If you’ve been looking for a waterproof jacket, you may have noticed that there are many options to choice from. Jackets can range from water resistant to all different levels of waterproof ratings. We’ll explain how waterproof ratings are measured and help you understand how to compare waterproof jackets in this post.
Whether you’re looking for a lightweight waterproof jacket for your spring and summer hikes or a waterproof ski jacket, all major brands like The North Face, Marmot, Mountain Hardwear and Columbia Sportswear will list the waterproof rating in millimeters. But how is that measured and what does it mean?
How Waterproof Rating Are Measured
To find the waterproof rating of a jacket the manufacturer will take a piece of the fabric and stretch it out flat. A one square inch tube is then placed on top of the fabric and it is filled with water. Almost any fabric will allow water to penetrate it after a prolonged exposure and under increased pressure. The number in the waterproof rating is the number of millimeters of water it takes in the one square inch tube over a 24 hour period before the fabric allows water to pass through.
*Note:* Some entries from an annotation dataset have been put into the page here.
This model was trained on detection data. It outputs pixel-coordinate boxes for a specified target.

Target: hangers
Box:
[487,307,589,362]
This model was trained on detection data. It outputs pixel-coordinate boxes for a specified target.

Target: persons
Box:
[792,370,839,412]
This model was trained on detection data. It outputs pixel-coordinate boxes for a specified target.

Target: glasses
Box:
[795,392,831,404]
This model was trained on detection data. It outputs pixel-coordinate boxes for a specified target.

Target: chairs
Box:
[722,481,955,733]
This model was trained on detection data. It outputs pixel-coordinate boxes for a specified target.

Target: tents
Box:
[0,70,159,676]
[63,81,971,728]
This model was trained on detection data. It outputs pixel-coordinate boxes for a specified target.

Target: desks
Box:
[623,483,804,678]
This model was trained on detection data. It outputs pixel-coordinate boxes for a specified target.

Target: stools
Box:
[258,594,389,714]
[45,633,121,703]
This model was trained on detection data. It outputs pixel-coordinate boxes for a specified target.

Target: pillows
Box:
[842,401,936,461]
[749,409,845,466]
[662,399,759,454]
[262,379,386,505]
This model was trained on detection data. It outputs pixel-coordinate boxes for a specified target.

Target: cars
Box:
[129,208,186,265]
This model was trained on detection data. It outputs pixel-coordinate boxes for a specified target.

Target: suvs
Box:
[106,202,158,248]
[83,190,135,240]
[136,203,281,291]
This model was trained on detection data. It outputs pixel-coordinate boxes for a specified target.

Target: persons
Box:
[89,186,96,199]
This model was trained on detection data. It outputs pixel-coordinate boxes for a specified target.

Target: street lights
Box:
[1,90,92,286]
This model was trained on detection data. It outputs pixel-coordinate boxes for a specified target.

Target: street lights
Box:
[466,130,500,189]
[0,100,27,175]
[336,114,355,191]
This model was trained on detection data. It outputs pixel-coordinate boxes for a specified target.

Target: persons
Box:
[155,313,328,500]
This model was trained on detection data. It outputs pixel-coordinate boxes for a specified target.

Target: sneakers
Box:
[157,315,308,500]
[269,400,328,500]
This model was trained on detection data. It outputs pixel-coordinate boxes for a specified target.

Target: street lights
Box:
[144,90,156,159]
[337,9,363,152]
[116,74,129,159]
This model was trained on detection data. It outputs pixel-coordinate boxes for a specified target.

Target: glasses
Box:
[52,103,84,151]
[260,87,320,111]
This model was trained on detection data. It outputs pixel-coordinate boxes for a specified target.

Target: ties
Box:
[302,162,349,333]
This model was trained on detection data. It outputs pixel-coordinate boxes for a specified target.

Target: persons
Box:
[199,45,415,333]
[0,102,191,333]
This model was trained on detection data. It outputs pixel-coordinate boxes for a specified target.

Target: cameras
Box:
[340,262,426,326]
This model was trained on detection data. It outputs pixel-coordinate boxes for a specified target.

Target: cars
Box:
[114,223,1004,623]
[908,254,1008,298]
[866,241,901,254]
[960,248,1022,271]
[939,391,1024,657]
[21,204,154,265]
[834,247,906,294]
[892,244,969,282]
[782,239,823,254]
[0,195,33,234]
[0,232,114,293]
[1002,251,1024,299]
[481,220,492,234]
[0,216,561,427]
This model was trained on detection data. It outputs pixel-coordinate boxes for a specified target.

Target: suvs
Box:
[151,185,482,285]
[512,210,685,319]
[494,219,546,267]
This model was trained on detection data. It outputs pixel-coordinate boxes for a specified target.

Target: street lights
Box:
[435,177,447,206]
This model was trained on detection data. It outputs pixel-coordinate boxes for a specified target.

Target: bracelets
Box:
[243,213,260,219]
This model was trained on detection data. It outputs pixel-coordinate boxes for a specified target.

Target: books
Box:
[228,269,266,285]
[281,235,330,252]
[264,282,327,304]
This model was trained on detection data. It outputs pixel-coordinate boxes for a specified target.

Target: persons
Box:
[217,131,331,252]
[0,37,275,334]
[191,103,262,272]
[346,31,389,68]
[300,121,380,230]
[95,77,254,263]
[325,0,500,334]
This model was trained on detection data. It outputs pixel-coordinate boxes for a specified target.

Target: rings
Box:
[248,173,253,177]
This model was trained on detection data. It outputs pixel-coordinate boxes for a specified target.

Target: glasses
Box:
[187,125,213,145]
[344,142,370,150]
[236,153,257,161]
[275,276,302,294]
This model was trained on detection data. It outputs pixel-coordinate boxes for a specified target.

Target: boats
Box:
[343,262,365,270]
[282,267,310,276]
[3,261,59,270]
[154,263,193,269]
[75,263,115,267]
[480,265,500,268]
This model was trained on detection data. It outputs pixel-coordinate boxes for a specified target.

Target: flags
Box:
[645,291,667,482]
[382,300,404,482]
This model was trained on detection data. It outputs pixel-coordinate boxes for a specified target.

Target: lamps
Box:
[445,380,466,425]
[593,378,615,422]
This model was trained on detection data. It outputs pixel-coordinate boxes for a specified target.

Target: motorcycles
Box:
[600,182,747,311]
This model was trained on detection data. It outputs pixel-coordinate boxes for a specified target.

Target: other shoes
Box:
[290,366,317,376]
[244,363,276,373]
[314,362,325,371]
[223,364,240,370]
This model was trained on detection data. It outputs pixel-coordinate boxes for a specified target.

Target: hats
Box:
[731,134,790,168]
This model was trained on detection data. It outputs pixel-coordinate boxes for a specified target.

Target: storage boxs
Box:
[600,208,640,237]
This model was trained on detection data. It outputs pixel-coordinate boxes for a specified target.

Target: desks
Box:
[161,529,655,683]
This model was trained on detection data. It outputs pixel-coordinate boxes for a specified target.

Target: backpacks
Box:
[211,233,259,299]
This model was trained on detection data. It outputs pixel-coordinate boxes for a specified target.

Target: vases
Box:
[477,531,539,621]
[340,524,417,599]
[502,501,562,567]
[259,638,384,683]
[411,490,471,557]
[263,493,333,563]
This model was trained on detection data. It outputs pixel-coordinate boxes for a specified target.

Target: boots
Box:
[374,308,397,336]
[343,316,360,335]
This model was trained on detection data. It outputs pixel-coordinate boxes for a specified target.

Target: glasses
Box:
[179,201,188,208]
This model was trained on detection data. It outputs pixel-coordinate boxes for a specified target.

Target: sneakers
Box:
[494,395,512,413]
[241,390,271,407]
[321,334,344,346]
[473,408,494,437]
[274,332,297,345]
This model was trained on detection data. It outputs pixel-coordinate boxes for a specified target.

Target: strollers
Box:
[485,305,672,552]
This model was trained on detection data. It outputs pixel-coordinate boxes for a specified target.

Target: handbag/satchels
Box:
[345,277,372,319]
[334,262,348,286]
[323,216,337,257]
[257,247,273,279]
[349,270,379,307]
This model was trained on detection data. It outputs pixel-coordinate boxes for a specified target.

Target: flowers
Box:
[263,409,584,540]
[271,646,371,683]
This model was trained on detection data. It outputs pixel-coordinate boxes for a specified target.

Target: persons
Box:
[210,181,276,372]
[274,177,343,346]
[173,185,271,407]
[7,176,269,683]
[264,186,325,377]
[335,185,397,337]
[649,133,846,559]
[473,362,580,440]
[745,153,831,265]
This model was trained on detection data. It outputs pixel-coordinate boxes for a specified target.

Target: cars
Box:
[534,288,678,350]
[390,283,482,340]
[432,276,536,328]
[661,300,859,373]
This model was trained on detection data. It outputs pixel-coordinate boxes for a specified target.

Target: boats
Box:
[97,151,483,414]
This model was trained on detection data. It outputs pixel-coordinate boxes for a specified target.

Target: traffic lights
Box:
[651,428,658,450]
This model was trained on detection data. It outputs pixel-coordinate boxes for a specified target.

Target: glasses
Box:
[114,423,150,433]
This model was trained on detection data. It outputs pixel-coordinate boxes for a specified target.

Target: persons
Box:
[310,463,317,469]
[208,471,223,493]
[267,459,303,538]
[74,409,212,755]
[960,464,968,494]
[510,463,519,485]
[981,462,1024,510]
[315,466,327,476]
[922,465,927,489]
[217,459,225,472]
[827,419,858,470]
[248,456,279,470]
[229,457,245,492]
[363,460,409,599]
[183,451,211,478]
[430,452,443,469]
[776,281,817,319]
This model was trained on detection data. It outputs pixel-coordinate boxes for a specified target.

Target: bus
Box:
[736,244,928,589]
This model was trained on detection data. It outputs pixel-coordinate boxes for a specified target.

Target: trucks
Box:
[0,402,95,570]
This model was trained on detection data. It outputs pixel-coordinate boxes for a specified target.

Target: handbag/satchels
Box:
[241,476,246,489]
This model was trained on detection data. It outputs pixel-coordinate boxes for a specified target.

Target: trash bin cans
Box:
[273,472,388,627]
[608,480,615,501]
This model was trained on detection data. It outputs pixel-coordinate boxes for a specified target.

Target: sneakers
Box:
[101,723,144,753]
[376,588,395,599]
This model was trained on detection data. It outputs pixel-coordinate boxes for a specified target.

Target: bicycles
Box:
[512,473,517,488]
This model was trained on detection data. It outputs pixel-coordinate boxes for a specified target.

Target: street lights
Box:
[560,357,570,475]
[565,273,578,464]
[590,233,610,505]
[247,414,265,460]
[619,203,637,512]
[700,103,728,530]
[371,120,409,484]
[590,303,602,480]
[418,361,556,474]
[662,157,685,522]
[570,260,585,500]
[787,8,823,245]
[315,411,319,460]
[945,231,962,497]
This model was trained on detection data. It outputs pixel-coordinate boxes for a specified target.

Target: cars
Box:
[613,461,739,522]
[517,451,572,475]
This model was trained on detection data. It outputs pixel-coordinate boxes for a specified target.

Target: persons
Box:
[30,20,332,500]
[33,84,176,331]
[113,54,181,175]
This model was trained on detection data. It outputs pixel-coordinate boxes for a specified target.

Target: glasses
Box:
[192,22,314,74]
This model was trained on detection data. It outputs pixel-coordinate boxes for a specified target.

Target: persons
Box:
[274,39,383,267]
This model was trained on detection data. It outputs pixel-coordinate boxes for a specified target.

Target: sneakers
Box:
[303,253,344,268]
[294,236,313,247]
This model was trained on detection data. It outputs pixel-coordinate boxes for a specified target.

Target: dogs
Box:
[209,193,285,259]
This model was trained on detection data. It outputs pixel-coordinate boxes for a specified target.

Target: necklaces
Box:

How to Compare Waterproof Jackets
Using the waterproof ratings described above, you know that the larger the number the more waterproof a jacket is. A 5,000 mm waterproof jacket will keep water out for a while but a 20,000 mm jacket will be able to withstand a much larger storm. Therefore, I would suggest buying the jacket with the highest rating in your price range but you’ll also want to take weight, style and breathability into consideration.
What Do Waterproof Ratings Mean?
We said the higher the waterproof rating the better but if you’re wondering what level of waterproof rating you should look for, refer to the chart below.
5,000 mm = You’ll stay dry in a light rain or a dry snow.
10,000 mm = You’ll stay dry in a moderate rain storm or snow fall.
20,000 mm = You’ll stay dry in a heavy downpour or in wet snow conditions.